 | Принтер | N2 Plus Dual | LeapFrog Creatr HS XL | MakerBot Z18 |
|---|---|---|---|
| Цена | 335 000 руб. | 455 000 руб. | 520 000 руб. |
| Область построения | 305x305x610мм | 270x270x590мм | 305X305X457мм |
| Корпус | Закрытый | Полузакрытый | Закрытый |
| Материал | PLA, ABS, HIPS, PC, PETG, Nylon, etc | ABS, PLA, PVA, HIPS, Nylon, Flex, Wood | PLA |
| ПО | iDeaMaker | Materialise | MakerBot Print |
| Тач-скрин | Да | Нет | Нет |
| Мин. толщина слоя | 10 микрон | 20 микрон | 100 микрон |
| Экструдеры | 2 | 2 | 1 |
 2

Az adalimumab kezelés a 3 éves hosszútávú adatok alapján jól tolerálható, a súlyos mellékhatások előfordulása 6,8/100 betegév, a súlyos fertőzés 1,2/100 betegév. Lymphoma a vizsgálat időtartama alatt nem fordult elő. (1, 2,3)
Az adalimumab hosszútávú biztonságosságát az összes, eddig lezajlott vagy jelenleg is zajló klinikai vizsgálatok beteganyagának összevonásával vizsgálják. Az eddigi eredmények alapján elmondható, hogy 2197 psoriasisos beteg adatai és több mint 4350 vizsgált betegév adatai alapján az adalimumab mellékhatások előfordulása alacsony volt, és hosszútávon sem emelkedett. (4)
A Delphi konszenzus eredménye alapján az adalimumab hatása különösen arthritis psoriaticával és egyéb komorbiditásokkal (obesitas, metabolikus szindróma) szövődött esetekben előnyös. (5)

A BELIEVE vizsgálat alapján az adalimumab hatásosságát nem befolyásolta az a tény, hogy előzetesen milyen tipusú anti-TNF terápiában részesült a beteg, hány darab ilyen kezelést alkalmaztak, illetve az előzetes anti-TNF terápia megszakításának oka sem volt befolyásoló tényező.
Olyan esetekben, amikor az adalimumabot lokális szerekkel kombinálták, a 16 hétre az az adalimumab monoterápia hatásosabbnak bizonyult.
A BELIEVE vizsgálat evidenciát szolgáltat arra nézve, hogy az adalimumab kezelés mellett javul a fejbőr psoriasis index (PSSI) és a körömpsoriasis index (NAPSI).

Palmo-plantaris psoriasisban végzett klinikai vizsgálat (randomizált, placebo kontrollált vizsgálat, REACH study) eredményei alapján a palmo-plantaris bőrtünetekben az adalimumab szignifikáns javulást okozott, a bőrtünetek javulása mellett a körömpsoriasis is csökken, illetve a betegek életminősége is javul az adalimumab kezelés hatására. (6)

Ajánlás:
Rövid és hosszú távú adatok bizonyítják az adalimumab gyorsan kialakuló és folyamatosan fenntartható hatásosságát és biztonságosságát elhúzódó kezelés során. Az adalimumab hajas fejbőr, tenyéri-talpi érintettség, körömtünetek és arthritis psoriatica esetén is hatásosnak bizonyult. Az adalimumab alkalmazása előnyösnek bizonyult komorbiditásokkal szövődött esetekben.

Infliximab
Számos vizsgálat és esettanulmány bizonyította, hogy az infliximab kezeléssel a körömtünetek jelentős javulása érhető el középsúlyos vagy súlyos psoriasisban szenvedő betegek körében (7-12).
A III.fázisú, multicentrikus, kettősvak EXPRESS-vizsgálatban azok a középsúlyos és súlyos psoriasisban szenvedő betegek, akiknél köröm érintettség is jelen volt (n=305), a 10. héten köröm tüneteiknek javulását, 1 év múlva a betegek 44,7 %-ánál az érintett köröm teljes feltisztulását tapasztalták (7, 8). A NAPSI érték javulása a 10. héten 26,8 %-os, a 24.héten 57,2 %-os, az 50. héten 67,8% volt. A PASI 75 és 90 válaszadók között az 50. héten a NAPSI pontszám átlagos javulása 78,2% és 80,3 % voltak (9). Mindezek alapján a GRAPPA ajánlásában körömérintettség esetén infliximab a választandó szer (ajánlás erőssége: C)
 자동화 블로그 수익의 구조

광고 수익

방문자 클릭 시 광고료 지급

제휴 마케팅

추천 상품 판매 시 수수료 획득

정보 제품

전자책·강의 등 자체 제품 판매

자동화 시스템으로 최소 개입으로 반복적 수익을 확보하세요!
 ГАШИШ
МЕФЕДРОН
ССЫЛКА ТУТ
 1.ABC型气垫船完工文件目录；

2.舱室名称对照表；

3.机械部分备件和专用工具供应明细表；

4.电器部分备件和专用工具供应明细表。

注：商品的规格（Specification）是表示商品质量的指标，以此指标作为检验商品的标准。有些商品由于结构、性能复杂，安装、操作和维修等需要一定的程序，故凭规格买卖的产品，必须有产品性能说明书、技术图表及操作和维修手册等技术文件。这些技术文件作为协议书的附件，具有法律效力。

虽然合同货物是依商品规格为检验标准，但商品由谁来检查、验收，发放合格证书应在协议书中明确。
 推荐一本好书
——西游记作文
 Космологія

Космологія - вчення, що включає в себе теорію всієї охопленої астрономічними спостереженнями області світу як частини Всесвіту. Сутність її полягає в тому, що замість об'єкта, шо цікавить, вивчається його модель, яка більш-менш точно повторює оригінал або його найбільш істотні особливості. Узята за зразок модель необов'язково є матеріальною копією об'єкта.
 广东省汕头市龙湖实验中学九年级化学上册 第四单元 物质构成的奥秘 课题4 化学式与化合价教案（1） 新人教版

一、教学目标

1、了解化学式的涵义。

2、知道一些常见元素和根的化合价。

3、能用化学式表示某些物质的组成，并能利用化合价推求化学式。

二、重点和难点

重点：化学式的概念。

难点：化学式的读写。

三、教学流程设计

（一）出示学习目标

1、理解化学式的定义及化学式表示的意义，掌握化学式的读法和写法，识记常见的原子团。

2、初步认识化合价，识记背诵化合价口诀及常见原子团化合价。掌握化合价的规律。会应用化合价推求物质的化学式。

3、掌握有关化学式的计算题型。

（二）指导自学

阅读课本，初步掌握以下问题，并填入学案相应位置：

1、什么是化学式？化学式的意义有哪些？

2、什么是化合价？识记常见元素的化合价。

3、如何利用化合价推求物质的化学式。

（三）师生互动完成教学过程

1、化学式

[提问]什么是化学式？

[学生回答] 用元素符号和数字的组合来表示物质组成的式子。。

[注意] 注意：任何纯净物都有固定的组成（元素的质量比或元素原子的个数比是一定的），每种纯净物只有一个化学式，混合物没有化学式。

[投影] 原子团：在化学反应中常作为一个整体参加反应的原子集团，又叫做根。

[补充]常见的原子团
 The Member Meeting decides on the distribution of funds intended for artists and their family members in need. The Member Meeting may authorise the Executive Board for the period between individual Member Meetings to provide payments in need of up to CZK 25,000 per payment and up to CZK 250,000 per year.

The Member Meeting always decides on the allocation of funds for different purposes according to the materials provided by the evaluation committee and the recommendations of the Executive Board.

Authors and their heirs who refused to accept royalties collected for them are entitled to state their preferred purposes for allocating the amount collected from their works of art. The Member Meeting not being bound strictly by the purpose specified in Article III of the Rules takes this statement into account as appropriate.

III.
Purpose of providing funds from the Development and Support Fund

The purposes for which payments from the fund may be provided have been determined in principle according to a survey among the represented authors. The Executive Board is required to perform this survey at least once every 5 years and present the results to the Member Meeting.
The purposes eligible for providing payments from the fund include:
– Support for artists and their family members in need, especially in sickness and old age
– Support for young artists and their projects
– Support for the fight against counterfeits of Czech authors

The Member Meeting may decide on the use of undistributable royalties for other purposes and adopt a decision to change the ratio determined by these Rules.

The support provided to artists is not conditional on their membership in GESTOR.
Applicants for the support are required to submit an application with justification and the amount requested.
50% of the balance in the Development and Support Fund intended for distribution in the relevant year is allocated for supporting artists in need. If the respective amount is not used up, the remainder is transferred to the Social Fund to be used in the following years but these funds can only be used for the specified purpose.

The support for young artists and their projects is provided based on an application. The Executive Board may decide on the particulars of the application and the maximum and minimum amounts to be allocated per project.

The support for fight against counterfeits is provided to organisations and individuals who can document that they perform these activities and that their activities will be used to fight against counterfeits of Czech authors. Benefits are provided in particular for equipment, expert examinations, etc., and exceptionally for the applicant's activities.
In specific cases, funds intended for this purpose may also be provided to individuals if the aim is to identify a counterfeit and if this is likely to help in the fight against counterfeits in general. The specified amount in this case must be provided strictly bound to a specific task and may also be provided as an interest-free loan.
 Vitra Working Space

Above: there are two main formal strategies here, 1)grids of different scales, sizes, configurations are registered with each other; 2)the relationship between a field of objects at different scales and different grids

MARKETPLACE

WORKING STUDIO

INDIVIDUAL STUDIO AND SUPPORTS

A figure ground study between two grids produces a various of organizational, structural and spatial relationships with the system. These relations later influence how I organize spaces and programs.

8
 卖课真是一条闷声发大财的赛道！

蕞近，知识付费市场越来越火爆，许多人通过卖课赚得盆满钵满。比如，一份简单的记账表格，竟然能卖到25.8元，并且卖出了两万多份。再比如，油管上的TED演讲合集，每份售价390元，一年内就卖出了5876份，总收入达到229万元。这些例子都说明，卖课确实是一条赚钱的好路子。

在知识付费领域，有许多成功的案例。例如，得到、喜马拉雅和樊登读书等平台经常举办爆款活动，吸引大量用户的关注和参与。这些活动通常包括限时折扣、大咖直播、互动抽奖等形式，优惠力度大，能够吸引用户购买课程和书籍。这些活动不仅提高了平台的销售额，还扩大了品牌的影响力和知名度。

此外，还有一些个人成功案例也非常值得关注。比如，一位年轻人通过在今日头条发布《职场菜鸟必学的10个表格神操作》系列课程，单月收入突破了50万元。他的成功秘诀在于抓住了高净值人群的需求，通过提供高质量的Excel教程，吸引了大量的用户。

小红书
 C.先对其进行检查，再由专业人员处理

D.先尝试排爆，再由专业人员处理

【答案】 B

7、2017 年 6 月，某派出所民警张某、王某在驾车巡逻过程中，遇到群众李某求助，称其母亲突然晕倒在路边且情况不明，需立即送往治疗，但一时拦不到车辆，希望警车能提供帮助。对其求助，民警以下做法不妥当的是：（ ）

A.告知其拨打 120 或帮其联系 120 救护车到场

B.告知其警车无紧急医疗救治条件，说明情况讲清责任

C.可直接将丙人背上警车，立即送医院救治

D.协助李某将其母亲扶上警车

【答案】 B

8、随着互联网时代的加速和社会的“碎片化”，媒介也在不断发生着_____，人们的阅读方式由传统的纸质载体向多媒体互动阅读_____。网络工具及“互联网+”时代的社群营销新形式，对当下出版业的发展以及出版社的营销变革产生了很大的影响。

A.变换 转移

**WHAT NEEDS TO BE DONE:** Above are the records; from them, give again exactly the lines from the one containing "3、掌握有关化学式的计算题型。" to the one containing "The Member Meeting decides", both lines included, and nothing more.

**RESPONSE TO THE TASK:**
3、掌握有关化学式的计算题型。

（二）指导自学

阅读课本，初步掌握以下问题，并填入学案相应位置：

1、什么是化学式？化学式的意义有哪些？

2、什么是化合价？识记常见元素的化合价。

3、如何利用化合价推求物质的化学式。

（三）师生互动完成教学过程

1、化学式

[提问]什么是化学式？

[学生回答] 用元素符号和数字的组合来表示物质组成的式子。。

[注意] 注意：任何纯净物都有固定的组成（元素的质量比或元素原子的个数比是一定的），每种纯净物只有一个化学式，混合物没有化学式。

[投影] 原子团：在化学反应中常作为一个整体参加反应的原子集团，又叫做根。

[补充]常见的原子团
 The Member Meeting decides on the distribution of funds intended for artists and their family members in need. The Member Meeting may authorise the Executive Board for the period between individual Member Meetings to provide payments in need of up to CZK 25,000 per payment and up to CZK 250,000 per year.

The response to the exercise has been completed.